(What is expected) Retype the tail of the data exactly, starting at the line containing "Based on the" and stopping at the last line.

[START]

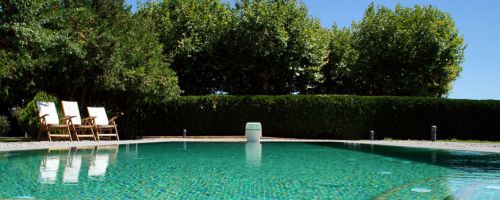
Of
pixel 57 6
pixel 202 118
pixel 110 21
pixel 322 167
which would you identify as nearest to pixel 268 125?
pixel 202 118

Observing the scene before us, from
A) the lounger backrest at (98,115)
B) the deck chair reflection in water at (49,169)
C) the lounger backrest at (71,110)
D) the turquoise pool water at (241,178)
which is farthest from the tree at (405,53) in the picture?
the deck chair reflection in water at (49,169)

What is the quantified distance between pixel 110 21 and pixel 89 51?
222cm

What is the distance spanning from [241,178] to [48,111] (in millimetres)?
10624

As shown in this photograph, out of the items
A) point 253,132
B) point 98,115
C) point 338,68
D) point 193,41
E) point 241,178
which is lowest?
point 241,178

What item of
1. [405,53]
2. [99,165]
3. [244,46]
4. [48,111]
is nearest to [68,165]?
[99,165]

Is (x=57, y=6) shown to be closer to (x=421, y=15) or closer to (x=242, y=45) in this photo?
(x=242, y=45)

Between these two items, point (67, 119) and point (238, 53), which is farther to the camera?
point (238, 53)

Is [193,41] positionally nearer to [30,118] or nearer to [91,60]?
[91,60]

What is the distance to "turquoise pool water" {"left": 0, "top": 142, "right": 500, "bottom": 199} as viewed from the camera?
5.96 meters

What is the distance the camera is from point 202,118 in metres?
22.8

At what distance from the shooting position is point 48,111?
52.2 ft

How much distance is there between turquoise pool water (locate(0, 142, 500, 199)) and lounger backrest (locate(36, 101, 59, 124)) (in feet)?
15.2

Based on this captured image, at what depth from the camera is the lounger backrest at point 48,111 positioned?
51.5 feet

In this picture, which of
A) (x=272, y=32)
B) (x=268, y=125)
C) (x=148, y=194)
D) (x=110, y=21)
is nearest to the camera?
(x=148, y=194)
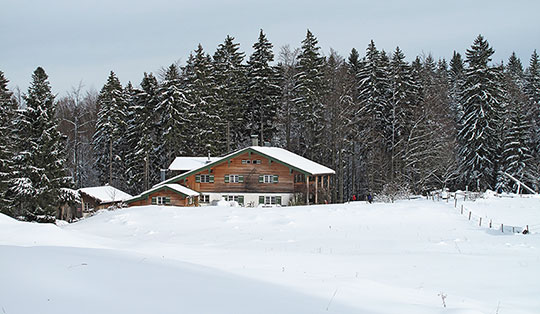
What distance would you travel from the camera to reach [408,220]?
81.0 ft

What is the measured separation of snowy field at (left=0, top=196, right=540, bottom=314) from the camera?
6.27m

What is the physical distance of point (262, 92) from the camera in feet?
176

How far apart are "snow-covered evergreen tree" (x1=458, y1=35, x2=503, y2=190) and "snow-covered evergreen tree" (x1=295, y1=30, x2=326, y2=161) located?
15.5m

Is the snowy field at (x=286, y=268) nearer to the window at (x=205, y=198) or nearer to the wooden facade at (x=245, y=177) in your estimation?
the wooden facade at (x=245, y=177)

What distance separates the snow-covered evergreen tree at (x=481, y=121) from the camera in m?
46.8

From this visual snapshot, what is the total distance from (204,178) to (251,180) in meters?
4.70

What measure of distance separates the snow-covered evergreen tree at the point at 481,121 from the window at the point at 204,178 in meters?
26.6

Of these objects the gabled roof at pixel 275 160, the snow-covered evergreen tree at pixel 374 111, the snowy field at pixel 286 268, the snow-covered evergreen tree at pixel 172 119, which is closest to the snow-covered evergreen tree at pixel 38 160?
the gabled roof at pixel 275 160

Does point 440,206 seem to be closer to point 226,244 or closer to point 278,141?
point 226,244

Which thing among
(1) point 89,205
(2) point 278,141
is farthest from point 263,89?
(1) point 89,205

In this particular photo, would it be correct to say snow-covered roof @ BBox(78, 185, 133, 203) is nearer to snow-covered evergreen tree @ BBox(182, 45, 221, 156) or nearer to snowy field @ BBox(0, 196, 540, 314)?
snow-covered evergreen tree @ BBox(182, 45, 221, 156)

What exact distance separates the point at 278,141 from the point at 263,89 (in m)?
10.6

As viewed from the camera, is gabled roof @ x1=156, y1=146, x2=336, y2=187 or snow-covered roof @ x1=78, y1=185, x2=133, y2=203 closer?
gabled roof @ x1=156, y1=146, x2=336, y2=187

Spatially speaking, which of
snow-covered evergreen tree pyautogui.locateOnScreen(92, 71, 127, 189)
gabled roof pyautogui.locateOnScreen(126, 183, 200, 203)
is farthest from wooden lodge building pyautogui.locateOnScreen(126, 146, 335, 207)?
snow-covered evergreen tree pyautogui.locateOnScreen(92, 71, 127, 189)
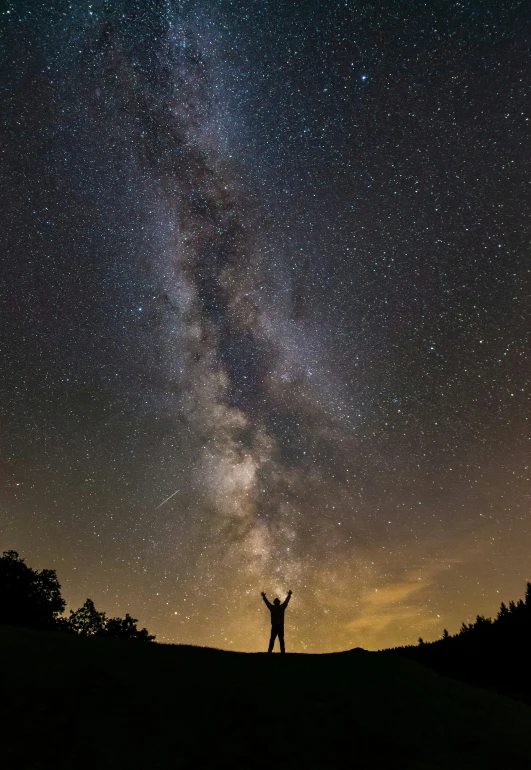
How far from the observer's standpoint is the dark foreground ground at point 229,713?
6488 mm

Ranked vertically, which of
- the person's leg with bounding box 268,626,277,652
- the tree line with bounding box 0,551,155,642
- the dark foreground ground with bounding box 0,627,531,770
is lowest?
the dark foreground ground with bounding box 0,627,531,770

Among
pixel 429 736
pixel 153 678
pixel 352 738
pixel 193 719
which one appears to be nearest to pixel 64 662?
pixel 153 678

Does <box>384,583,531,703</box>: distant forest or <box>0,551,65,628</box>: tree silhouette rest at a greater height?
<box>0,551,65,628</box>: tree silhouette

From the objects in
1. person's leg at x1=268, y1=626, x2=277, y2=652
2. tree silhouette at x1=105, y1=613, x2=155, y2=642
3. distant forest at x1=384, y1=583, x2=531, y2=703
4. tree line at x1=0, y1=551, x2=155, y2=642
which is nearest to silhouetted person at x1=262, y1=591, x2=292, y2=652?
person's leg at x1=268, y1=626, x2=277, y2=652

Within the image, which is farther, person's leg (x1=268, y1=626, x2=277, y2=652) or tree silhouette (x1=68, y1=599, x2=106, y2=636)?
A: tree silhouette (x1=68, y1=599, x2=106, y2=636)

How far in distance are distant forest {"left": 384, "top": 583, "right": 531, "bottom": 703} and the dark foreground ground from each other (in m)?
8.61

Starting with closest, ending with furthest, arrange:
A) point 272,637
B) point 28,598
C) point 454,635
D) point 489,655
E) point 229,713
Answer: point 229,713 < point 272,637 < point 489,655 < point 454,635 < point 28,598

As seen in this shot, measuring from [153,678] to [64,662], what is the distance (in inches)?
70.2

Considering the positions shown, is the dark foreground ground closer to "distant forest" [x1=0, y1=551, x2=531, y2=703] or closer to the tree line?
"distant forest" [x1=0, y1=551, x2=531, y2=703]

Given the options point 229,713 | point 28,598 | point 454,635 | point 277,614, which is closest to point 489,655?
point 454,635

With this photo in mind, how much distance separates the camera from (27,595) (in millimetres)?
34562

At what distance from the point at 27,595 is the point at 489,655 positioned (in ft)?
101

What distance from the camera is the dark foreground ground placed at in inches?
255

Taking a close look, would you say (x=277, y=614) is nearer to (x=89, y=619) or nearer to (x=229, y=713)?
(x=229, y=713)
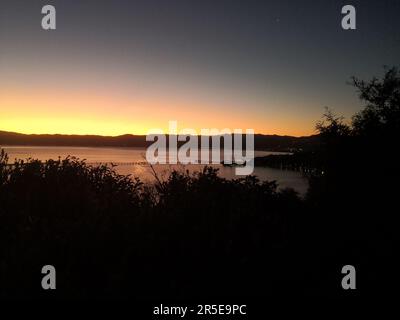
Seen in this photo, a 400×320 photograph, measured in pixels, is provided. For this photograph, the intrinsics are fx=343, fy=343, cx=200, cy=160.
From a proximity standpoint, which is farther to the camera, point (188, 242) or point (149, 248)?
point (188, 242)

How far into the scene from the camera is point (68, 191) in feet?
25.4

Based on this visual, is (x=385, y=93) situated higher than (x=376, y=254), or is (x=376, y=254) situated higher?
(x=385, y=93)

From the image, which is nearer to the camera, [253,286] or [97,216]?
[253,286]

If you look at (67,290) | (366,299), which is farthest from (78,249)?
(366,299)

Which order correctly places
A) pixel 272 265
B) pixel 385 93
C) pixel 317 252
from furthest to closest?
pixel 385 93, pixel 317 252, pixel 272 265

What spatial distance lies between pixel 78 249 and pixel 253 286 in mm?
2445

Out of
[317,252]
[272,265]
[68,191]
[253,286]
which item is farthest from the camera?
[68,191]

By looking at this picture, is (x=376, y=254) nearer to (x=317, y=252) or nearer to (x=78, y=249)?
(x=317, y=252)
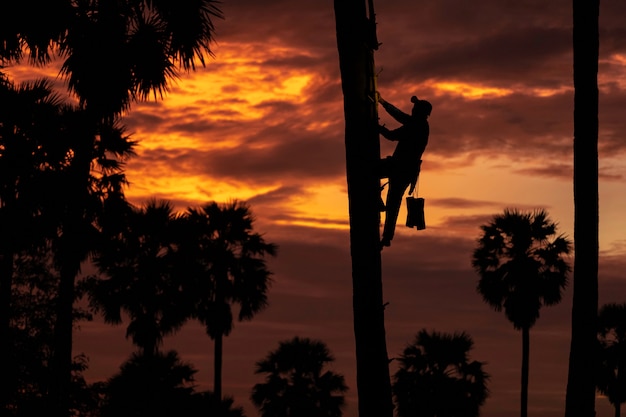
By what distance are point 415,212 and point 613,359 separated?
4194cm

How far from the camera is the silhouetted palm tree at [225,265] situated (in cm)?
4516

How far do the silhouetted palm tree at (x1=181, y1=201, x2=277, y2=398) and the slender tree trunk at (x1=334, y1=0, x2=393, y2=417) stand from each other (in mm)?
30798

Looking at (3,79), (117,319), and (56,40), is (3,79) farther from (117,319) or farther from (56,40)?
(117,319)

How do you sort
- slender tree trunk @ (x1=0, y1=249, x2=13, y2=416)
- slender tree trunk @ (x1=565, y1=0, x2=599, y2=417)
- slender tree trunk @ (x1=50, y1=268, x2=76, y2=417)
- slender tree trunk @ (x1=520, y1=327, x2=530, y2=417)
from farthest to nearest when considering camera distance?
slender tree trunk @ (x1=520, y1=327, x2=530, y2=417) → slender tree trunk @ (x1=0, y1=249, x2=13, y2=416) → slender tree trunk @ (x1=50, y1=268, x2=76, y2=417) → slender tree trunk @ (x1=565, y1=0, x2=599, y2=417)

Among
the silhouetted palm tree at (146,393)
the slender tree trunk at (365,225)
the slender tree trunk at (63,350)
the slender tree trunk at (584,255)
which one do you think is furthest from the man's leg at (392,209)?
the silhouetted palm tree at (146,393)

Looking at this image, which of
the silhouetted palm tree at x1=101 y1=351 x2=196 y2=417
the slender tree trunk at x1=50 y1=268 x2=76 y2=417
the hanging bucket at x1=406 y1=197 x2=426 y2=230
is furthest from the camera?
the silhouetted palm tree at x1=101 y1=351 x2=196 y2=417

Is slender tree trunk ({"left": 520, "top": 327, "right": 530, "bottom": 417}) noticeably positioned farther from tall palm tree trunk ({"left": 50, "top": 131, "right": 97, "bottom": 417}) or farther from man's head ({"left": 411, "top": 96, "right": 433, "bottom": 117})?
man's head ({"left": 411, "top": 96, "right": 433, "bottom": 117})

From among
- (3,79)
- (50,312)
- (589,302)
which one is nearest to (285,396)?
(50,312)

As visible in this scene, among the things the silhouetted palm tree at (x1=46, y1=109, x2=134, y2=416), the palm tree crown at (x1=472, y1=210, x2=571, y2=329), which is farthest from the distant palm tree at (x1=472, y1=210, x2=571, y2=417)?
the silhouetted palm tree at (x1=46, y1=109, x2=134, y2=416)

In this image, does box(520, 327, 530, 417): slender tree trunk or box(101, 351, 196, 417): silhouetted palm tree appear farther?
box(520, 327, 530, 417): slender tree trunk

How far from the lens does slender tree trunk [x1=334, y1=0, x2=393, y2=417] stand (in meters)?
13.4

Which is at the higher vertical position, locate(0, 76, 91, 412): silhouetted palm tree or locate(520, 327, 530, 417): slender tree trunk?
locate(0, 76, 91, 412): silhouetted palm tree

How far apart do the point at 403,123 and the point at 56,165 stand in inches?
716

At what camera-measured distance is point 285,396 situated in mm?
43312
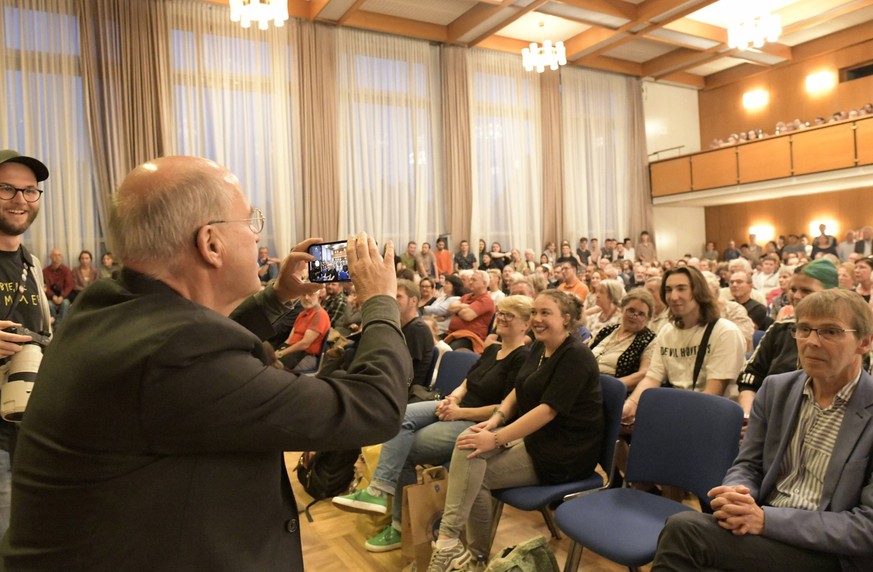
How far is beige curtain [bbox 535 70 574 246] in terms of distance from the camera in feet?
39.9

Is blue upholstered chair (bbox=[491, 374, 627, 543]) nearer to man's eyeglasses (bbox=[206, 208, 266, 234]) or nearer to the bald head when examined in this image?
man's eyeglasses (bbox=[206, 208, 266, 234])

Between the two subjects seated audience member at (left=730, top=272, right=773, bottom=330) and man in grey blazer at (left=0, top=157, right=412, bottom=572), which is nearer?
man in grey blazer at (left=0, top=157, right=412, bottom=572)

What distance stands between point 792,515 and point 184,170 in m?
1.69

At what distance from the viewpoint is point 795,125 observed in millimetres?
12039

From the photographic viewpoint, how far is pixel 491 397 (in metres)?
2.98

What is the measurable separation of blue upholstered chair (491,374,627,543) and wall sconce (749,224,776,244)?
13238mm

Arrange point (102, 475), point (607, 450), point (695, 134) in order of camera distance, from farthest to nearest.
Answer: point (695, 134), point (607, 450), point (102, 475)

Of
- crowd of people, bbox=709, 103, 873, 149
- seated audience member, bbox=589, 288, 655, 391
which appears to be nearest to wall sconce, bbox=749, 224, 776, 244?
crowd of people, bbox=709, 103, 873, 149

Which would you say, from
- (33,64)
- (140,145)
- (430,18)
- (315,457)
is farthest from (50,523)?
(430,18)

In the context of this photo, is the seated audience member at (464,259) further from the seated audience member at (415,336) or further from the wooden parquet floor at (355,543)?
the wooden parquet floor at (355,543)

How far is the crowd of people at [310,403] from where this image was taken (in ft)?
2.73

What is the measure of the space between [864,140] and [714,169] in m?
2.75

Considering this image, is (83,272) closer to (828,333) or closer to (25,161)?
(25,161)

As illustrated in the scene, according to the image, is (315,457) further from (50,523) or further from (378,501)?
(50,523)
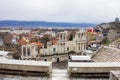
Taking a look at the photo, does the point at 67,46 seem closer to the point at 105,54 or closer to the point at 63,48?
the point at 63,48

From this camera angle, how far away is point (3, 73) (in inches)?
364

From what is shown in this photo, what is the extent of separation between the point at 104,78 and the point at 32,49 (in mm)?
41687

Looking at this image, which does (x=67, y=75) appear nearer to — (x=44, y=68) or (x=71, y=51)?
(x=44, y=68)

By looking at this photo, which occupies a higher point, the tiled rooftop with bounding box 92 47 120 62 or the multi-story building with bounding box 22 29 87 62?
the tiled rooftop with bounding box 92 47 120 62

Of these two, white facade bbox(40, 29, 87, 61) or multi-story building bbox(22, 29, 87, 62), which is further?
white facade bbox(40, 29, 87, 61)

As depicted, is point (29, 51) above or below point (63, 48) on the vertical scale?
above

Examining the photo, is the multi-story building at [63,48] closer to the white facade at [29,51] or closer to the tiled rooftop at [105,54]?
the white facade at [29,51]

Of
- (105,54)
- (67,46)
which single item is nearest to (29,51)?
(67,46)

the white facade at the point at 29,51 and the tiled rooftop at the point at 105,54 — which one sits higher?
the tiled rooftop at the point at 105,54

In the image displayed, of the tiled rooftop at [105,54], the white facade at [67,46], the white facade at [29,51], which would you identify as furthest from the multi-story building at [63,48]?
the tiled rooftop at [105,54]

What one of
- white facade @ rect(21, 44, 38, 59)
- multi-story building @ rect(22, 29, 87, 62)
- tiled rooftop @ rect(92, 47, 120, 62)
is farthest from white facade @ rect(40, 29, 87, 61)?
→ tiled rooftop @ rect(92, 47, 120, 62)

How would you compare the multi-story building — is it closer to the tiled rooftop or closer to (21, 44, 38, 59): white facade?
(21, 44, 38, 59): white facade

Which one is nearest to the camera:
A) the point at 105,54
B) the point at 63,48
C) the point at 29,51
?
the point at 105,54

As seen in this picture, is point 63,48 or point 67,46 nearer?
point 63,48
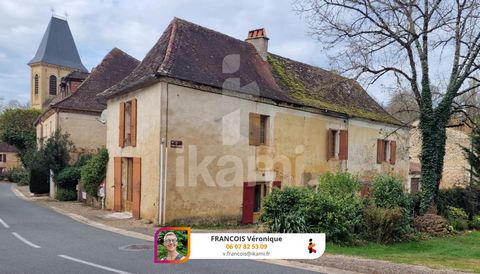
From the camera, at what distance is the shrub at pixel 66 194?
23.9 meters

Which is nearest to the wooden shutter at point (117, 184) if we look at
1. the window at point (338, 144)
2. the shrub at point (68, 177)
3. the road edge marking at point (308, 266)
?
the shrub at point (68, 177)

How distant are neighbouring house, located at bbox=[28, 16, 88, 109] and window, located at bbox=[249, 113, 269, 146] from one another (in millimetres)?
50486

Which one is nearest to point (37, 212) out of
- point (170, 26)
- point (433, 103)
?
point (170, 26)

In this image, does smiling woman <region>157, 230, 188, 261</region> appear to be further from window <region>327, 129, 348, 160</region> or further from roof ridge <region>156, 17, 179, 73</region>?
window <region>327, 129, 348, 160</region>

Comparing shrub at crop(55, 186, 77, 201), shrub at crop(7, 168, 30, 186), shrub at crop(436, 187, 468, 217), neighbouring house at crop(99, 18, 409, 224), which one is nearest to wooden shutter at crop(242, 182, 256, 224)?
neighbouring house at crop(99, 18, 409, 224)

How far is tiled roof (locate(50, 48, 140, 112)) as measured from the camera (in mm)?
25688

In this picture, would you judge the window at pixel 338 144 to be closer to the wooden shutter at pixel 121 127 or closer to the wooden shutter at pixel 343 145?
the wooden shutter at pixel 343 145

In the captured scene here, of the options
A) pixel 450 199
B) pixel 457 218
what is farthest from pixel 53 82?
pixel 457 218

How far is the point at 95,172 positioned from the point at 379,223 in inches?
497

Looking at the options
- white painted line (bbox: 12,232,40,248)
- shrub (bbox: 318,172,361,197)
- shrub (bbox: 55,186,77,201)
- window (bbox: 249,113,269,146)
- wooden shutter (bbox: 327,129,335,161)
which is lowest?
shrub (bbox: 55,186,77,201)

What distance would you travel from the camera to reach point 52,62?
63.2 metres

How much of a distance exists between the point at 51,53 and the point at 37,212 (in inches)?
2052

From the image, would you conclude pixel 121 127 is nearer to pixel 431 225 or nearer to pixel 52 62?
pixel 431 225

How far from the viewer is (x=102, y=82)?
26.5m
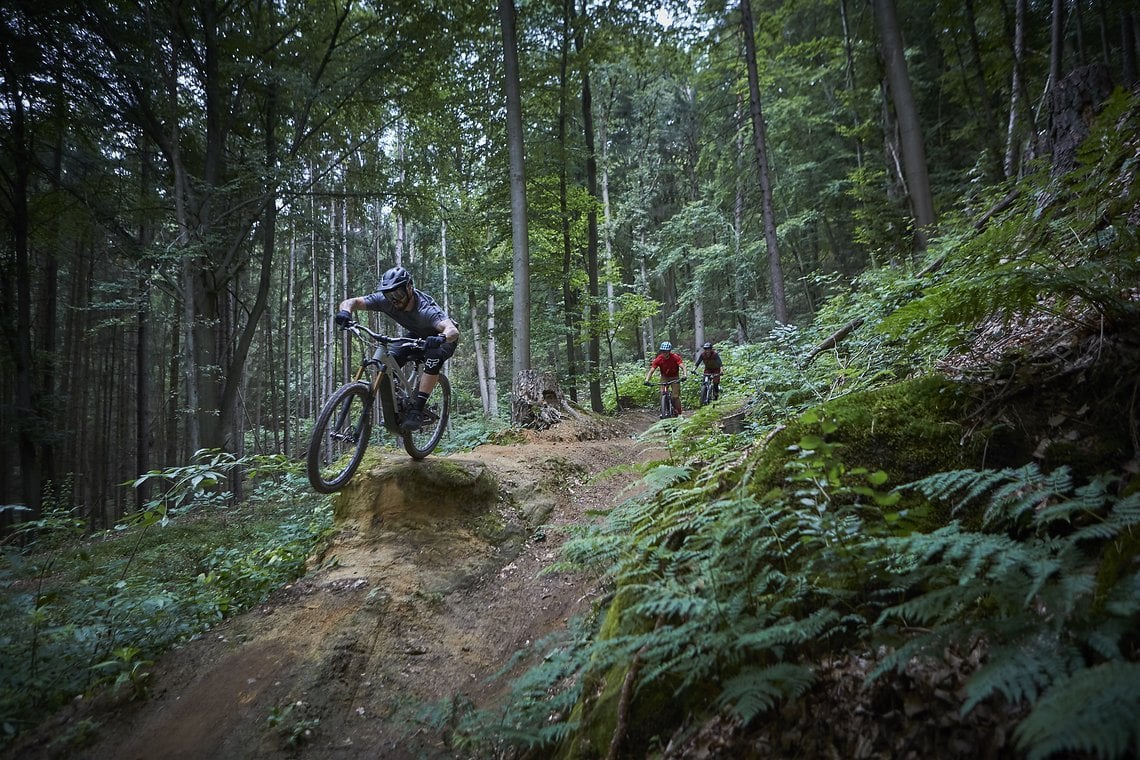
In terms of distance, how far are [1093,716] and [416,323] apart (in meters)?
5.97

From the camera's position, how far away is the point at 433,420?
612cm

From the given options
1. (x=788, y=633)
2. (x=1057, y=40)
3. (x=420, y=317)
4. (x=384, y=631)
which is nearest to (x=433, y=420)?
(x=420, y=317)

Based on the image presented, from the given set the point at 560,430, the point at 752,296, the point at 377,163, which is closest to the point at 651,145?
the point at 752,296

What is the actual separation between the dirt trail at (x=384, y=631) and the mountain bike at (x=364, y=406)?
37cm

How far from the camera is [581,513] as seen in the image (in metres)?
6.06

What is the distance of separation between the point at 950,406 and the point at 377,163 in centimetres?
1480

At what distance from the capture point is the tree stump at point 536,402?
9.78m

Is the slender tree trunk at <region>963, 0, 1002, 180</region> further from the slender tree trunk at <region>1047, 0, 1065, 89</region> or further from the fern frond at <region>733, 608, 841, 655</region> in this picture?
the fern frond at <region>733, 608, 841, 655</region>

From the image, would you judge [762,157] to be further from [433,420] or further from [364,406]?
[364,406]

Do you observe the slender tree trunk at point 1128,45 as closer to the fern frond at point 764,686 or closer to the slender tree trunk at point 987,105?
the slender tree trunk at point 987,105

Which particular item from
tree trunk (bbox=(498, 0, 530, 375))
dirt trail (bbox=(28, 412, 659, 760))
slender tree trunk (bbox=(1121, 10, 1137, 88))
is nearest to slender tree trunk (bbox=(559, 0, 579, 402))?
tree trunk (bbox=(498, 0, 530, 375))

[END]

(Solution)
Based on the image presented, from the given set the point at 560,430, the point at 752,296, the point at 377,163, which is closest to the point at 651,145?
the point at 752,296

What is the actual separation between the dirt trail at (x=384, y=631) and the mountain bike at (x=364, y=406)?
37cm

How far from the camera is [581,513] as seen in the image (in metres)?
6.06

What is the distance of separation between the point at 950,406 and the point at 377,163 in centimetres?
1480

At what distance from the capture point is the tree stump at point 536,402?
9.78m

Is the slender tree trunk at <region>963, 0, 1002, 180</region> further from the slender tree trunk at <region>1047, 0, 1065, 89</region> or further from the fern frond at <region>733, 608, 841, 655</region> in this picture?
the fern frond at <region>733, 608, 841, 655</region>

From the image, would you judge [762,157] to be further from [433,420] or further from [364,406]?
[364,406]

Do you observe the slender tree trunk at point 1128,45 as closer to the fern frond at point 764,686 or closer to the slender tree trunk at point 987,105?
the slender tree trunk at point 987,105

Which particular item from
tree trunk (bbox=(498, 0, 530, 375))
dirt trail (bbox=(28, 412, 659, 760))
slender tree trunk (bbox=(1121, 10, 1137, 88))
is nearest to slender tree trunk (bbox=(559, 0, 579, 402))?
tree trunk (bbox=(498, 0, 530, 375))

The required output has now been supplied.